Users can adapt this template to their own datasets by changing column names, confounders, and parameter choices (e.g., caliper, propensity trimming, bootstrap repeats).



Run the test suite:

```bash
pytest
```

Regenerate the default report and paper-oriented artifacts:

```bash
causal-lens
```

This writes the JSON report plus tracked charts and tables under `outputs/charts/` and `outputs/tables/`.

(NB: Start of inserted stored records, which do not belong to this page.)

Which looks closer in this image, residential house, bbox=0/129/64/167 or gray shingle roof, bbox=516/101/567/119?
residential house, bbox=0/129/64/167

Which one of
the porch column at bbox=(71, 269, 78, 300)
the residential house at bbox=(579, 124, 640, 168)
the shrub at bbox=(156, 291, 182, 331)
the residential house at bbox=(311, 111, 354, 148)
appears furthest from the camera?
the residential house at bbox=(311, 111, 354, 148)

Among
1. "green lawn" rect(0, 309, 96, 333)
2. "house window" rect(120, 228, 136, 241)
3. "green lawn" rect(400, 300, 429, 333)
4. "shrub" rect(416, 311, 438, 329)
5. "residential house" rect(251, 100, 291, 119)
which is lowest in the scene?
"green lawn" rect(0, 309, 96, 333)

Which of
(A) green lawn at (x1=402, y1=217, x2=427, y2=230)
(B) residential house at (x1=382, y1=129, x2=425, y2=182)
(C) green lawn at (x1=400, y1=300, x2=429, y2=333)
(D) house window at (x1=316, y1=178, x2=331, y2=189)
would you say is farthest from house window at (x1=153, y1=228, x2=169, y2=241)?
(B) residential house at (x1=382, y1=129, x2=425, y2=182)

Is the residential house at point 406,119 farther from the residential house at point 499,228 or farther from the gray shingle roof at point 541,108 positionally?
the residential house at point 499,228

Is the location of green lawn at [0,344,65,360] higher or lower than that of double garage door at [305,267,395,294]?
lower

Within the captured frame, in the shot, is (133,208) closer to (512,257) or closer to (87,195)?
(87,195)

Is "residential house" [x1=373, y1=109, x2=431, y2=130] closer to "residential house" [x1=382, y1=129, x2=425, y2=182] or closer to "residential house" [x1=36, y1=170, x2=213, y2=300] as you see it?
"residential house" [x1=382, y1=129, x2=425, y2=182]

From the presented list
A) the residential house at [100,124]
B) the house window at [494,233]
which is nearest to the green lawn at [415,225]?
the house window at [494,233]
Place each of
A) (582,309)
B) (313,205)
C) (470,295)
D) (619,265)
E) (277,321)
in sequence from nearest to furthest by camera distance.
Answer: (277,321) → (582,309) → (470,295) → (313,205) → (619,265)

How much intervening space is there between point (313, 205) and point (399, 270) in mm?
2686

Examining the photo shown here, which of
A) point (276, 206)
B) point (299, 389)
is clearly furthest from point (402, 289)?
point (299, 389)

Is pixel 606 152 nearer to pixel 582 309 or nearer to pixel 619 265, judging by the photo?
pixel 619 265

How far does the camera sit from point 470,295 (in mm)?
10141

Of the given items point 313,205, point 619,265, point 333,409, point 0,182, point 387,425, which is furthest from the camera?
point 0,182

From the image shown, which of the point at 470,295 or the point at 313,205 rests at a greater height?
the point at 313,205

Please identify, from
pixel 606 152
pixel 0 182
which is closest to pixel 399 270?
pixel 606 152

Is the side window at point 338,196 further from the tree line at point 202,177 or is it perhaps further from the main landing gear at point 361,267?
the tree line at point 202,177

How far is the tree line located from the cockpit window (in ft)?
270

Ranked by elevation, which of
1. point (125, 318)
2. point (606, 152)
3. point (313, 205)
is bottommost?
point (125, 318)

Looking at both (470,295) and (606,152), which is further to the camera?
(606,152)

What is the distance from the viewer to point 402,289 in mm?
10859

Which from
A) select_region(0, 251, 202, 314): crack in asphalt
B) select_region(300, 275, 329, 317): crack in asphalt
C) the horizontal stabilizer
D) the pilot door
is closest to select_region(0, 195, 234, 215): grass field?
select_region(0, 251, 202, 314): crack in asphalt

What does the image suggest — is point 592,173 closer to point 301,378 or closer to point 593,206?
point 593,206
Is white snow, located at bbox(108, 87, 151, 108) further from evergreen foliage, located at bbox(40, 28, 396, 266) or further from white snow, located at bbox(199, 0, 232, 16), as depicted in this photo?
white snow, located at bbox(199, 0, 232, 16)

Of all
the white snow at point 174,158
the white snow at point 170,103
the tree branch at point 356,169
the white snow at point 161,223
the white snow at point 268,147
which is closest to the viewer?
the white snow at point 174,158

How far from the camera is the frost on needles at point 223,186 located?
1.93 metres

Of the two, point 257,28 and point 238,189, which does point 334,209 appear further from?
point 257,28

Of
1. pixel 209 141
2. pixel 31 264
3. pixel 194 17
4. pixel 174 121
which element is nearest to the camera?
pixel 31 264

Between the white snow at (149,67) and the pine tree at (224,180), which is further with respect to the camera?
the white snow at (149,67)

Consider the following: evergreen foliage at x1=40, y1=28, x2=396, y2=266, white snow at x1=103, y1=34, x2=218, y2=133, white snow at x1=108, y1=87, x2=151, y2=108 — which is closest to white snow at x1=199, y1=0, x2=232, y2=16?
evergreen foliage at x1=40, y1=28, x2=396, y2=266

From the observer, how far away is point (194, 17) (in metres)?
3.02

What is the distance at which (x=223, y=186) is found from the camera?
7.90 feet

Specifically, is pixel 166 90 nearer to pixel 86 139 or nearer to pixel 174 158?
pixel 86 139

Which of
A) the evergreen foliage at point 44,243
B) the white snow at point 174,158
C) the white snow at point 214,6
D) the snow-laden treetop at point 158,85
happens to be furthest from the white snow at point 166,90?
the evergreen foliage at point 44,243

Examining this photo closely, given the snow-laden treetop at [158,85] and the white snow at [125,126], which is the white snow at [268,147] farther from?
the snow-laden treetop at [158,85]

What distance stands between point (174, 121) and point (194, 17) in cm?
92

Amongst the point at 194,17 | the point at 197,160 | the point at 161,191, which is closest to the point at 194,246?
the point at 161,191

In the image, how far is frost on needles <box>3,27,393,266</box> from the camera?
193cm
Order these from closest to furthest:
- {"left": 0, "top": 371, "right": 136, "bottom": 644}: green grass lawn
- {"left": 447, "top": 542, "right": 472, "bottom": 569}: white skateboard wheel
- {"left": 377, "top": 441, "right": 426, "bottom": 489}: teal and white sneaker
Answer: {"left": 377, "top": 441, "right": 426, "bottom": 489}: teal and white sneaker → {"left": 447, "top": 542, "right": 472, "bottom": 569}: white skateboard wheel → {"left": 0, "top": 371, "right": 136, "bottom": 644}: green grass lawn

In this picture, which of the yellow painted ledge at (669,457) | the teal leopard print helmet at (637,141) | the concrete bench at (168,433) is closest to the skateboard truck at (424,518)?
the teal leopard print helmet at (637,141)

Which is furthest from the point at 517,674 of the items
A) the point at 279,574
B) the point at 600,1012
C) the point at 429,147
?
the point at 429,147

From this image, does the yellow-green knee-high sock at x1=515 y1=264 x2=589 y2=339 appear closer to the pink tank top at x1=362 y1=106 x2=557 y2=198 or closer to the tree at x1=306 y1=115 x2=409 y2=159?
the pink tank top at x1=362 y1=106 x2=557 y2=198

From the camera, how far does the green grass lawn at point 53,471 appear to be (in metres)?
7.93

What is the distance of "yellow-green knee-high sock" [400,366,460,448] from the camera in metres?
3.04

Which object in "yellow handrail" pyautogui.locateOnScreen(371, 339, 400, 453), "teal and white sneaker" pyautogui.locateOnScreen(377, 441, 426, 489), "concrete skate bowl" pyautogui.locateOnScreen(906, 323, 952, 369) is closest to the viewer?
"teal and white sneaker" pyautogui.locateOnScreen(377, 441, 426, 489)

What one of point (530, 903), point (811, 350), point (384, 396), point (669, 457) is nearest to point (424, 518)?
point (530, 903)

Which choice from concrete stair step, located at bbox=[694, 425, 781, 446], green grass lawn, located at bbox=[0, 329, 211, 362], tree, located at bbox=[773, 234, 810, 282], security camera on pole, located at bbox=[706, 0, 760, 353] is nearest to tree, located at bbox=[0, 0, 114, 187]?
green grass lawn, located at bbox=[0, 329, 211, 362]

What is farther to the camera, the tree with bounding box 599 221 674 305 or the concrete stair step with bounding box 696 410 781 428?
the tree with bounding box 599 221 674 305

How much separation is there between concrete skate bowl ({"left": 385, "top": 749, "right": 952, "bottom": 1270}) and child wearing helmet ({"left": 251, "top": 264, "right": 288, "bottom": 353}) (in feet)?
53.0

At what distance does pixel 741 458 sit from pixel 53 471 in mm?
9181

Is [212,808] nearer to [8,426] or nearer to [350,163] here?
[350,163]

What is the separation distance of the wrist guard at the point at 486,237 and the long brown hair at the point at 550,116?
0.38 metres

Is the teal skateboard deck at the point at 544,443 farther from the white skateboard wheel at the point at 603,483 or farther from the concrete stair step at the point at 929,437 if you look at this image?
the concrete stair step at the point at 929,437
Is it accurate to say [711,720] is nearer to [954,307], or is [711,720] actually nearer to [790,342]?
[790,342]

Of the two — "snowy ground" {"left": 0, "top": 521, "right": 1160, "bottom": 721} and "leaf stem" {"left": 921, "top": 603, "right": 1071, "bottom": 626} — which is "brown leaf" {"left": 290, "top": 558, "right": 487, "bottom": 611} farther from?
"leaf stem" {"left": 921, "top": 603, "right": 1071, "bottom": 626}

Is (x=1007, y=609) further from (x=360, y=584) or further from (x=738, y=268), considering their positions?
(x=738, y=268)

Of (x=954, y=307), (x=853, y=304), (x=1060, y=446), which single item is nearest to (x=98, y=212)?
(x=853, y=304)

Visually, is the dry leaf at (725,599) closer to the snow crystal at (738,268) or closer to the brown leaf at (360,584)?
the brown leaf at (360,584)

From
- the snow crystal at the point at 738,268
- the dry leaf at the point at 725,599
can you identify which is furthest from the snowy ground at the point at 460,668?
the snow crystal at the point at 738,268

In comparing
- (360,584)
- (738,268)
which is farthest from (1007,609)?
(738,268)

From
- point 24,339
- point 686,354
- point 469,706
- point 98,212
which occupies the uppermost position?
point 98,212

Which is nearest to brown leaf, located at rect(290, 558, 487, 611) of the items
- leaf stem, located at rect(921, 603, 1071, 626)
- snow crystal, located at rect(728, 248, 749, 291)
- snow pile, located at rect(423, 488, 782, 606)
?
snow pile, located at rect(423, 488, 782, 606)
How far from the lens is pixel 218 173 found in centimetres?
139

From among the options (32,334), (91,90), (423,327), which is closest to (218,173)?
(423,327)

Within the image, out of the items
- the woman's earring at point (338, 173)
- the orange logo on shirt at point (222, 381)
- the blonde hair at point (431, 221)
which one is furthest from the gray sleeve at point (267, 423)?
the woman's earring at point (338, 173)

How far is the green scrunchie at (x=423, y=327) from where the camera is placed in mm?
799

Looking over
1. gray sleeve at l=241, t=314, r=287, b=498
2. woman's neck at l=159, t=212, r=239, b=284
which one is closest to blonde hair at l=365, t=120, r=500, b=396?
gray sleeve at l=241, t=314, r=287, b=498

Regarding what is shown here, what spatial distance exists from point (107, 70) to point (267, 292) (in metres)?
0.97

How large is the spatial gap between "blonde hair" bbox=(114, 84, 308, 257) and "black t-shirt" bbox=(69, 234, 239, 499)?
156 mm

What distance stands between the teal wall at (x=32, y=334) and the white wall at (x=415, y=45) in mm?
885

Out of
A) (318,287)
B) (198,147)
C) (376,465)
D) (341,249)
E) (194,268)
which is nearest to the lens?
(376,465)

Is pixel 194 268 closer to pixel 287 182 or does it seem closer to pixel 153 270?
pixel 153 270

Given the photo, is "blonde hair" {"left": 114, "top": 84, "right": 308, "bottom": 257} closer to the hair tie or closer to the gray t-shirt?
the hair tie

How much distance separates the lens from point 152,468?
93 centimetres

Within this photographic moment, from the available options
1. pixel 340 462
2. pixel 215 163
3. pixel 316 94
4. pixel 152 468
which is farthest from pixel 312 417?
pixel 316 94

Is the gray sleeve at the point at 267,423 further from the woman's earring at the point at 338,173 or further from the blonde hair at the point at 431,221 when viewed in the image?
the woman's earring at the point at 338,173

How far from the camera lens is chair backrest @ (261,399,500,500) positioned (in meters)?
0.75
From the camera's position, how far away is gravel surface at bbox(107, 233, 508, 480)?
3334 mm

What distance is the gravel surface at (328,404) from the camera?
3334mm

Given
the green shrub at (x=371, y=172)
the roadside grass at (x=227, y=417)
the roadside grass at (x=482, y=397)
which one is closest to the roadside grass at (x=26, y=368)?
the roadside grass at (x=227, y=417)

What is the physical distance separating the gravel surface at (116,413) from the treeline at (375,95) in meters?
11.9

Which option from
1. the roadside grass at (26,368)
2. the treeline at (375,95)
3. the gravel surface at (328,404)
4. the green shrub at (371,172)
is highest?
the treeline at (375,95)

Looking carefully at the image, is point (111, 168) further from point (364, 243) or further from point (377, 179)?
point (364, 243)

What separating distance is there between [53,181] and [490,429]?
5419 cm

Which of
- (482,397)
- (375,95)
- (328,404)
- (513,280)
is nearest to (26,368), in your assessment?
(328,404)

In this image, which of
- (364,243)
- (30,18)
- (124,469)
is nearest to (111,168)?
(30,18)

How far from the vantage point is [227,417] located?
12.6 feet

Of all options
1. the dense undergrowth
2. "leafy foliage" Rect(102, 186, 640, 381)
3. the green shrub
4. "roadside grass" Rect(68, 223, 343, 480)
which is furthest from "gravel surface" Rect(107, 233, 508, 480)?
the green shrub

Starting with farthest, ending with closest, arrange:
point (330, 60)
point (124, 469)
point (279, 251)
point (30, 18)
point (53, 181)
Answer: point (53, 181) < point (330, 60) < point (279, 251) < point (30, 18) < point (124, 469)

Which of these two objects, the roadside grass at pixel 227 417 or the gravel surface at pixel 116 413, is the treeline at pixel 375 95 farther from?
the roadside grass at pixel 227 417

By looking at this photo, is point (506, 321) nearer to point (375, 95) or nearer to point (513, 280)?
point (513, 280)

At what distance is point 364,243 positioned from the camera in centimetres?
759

## Submission-Facing Assets

- `README.md` provides installation, scope, and reviewer-facing reproduction commands.
- `CITATION.cff` provides machine-readable citation metadata.
- `LICENSE` provides the repository license.
- `docs/methodology.md`, `docs/reference-validation.md`, and `docs/limitations-and-assumptions.md` provide manuscript-supporting narrative.
- `outputs/charts/` and `outputs/tables/` contain the tracked benchmark artifacts used in the current evidence stack.

## Documentation

See [docs/architecture.md](docs/architecture.md) for the design notes.
See [docs/methodology.md](docs/methodology.md) for assumptions, reasoning, and estimator justification.
See [docs/public-benchmarks.md](docs/public-benchmarks.md) for the public dataset choices and benchmark rationale.
See [docs/benchmark-interpretation.md](docs/benchmark-interpretation.md) for a results-oriented reading of the current benchmark artifacts.
See [docs/reference-validation.md](docs/reference-validation.md) for executable validation logic tied to the future journal article.
See [docs/limitations-and-assumptions.md](docs/limitations-and-assumptions.md) for a paper-ready limitations section.

## Citation

Citation metadata is available in `CITATION.cff`.